Please pardon a newbie stepping right up with advice.  I've been reading the forums for a while, and noticed that there's a member named Adam who moves and stacks mountains of rocks and boulders using a device he calls a Boulder Dash.  This Adam fellow claims that his Boulder Dash contraption runs on water, all day on only three gallons.  Although I'm not certain whether or not it can be carried via backpack, it does seem to have a reputation for reliability and functionality.  If I needed to move a lot of rocks, I'd look into renting a Boulder Dash by the day.  Happy hunting -- Saul

Welcome to the forum Saul!

I agree  your advice is some of the best posted by a newbie or old timer for that matter!

Unfortunately these Boulder Dash devices are very much in demand and very, very hard to aquire, from what I have heard they are back ordered and the wait maybe years to get one.
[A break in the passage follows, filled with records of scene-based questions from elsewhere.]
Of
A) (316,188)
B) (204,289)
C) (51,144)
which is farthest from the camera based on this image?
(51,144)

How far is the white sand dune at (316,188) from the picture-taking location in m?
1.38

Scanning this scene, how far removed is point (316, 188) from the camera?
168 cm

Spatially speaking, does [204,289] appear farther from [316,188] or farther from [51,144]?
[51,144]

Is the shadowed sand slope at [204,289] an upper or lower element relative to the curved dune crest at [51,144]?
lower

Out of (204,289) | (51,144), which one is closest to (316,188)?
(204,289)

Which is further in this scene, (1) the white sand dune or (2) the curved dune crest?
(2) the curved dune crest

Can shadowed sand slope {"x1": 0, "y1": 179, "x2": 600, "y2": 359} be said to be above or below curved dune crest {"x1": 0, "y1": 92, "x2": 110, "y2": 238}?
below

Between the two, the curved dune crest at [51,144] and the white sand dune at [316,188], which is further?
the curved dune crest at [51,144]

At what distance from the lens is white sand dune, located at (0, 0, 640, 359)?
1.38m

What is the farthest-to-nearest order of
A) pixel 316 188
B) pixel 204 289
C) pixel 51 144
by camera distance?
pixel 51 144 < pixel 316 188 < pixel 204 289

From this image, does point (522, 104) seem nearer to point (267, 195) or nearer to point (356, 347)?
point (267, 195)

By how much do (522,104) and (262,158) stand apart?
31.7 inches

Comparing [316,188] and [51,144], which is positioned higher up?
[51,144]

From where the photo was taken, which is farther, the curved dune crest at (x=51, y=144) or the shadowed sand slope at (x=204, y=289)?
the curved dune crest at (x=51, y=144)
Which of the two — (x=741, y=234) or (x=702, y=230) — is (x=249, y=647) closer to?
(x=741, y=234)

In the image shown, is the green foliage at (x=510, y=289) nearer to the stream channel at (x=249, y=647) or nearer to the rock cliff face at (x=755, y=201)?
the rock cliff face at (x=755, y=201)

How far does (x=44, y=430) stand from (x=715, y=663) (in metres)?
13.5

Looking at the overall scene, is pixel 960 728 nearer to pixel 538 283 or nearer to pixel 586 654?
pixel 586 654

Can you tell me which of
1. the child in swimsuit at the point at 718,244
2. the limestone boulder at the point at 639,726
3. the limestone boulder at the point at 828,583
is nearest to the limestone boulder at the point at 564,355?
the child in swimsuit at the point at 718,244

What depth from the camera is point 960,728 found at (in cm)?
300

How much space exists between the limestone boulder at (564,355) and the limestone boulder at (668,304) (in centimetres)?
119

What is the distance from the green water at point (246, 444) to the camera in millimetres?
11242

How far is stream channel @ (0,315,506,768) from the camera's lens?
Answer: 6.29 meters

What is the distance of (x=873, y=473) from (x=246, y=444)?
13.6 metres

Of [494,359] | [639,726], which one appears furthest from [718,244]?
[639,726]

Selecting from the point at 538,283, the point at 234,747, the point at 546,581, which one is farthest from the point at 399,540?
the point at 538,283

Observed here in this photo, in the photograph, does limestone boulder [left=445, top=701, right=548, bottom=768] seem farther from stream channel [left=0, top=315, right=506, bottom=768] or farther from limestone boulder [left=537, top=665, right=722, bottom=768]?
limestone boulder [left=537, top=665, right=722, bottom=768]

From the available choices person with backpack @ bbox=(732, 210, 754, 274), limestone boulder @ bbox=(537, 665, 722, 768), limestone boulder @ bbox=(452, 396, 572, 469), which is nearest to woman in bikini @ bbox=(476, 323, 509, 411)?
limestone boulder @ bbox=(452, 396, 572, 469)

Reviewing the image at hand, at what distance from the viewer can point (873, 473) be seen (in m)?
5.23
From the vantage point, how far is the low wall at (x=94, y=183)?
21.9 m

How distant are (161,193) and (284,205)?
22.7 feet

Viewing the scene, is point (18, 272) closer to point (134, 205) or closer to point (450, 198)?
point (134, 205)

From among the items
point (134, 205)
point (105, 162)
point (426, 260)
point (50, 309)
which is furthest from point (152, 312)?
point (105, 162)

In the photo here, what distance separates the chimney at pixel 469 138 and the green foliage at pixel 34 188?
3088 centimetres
From what I have read these devices do have a automatic mode and once set it will work endlessly without anymore attention and actually very hard to stop once set to this setting, if anyone is lucky enough to aquire one I would advise to make sure you have it well secured when left unattended so it's not stolen, I would recommend a couple of very heavy logging chains with multiple locks, don't worry though these security measures will not imped it's working ability it will still work properly even with these measures installed.

 

Edit: I forgot to add it's rumored that if you run out of the required water to operate this device beer can be substituted and production will actually increase at the beginning but after a period of time you will experience minor production decline.